Judge did not consider cost of pensions to govs

–HEDA

Mr Olanrewaju Suraj, who is the Chairman of Human and Environmental Development Agenda, an organisation that was part of the claimants in the suit, lamented that the judge did not consider at what cost was the payment of pensions to the former governors and their deputies was to the states.

He said, ‘‘The social reality is very crucial. Judges should ask the Houses of Assembly or the governor to show justification for giving two houses in Abuja and Lagos, N400m to N500m medical allowances to a former governor.

‘‘How do you determine that going round every citizen of the state? How is the life of the citizens of the state bettered by the governor to justify giving that kind of resources to a governor under any guise? Giving pension largesse to a former governor is at what cost to the state? It is sad that we do not have our judges rising to the level of such social consciousness.

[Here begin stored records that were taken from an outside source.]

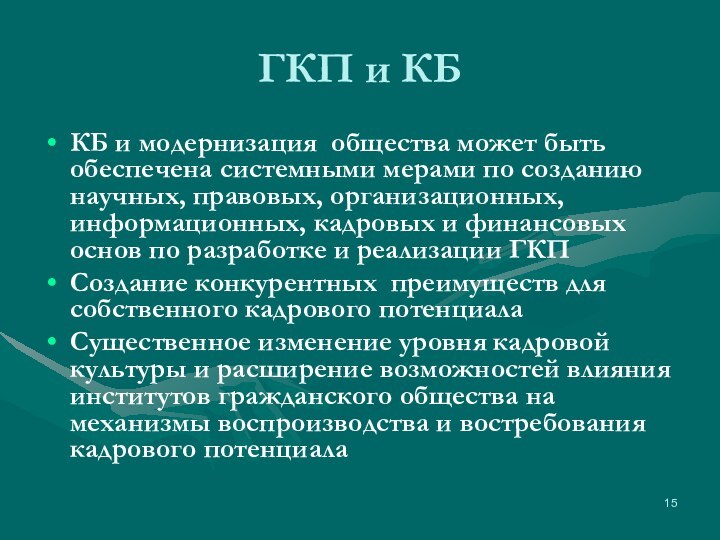 ГКП и КБ

• КБ и модернизация общества может быть обеспечена системными мерами по созданию научных, правовых, организационных, информационных, кадровых и финансовых основ по разработке и реализации ГКП
• Создание конкурентных преимуществ для собственного кадрового потенциала
• Существенное изменение уровня кадровой культуры и расширение возможностей влияния институтов гражданского общества на механизмы воспроизводства и востребования кадрового потенциала

15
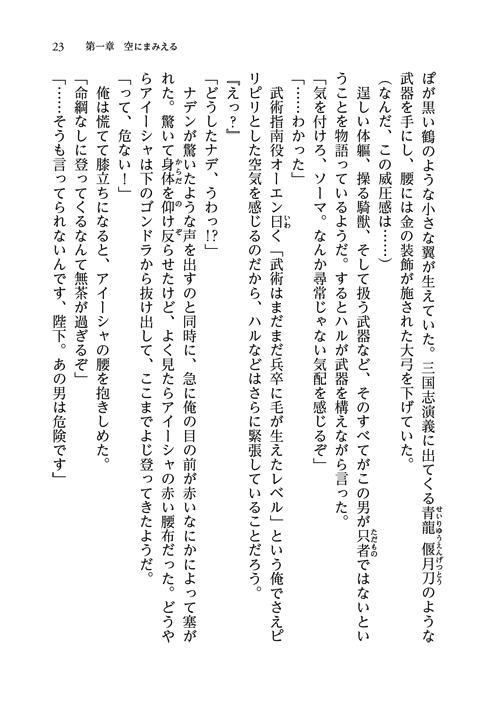 23　第一章　空にまみえる

ぽが黒い鶴のような小さな翼が生えていた。三国志演義に出てくる青龍偃月刀のような武器を手にし、腰には金の装飾が施された大弓を下げていた。

（なんだ、この威圧感は……）

逞しい体軀、操る騎獣、そして扱う武器など、そのすべてがこの男が只者ではないということを物語っているようだ。するとハルが武器を構えながら言った。

「気を付けろ、ソーマ。なんか尋常じゃない気配を感じるぞ」

「……わかった」

武術指南役オーエン曰く「武術はまだまだ兵卒に毛が生えたレベル」という俺でさえピリピリとした空気を感じるのだから、ハルなどはさらに緊張していることだろう。

『えっ？』

「どうしたナデ、うわっ!?」

ナデンが驚いたような声を出すのと同時に、急に俺の目の前が赤いなにかによって塞がれた。驚いて身体を仰け反らせたけど、よく見たらアイーシャの赤い腰布だった。どうやらアイーシャは下のゴンドラから抜け出して、ここまでよじ登ってきたようだ。

「って、危ない！」

俺は慌てて膝立ちになると、アイーシャの腰を抱きしめた。

「命綱なしに登ってくるなんて無茶が過ぎるぞ」

「……そうも言ってられないんです、陛下。あの男は危険です」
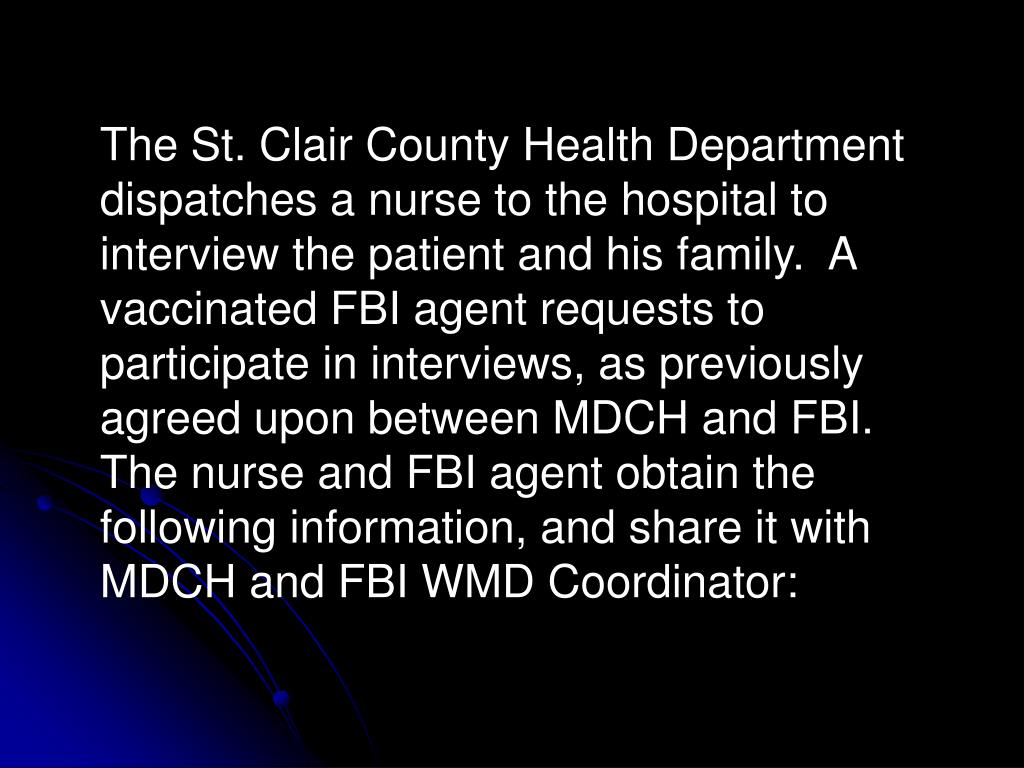 The St. Clair County Health Department dispatches a nurse to the hospital to interview the patient and his family.  A vaccinated FBI agent requests to participate in interviews, as previously agreed upon between MDCH and FBI. The nurse and FBI agent obtain the following information, and share it with MDCH and FBI WMD Coordinator:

“In making decisions, it is not about the legality or otherwise of the process of making the law, it is also about what you are supposed to do. It is about the social engineering of the system.

‘‘It is about the judges in those states also assessing how much they and their families are benefitting from the system.

‘‘Somebody who was governor for eight years, not only did he receive a salary, he got security votes, he was paid for clothing and rarely spent a dime from his personal purse for eight years, yet he is automatically entitled to life pension. I think is just unconscionable and irresponsible.”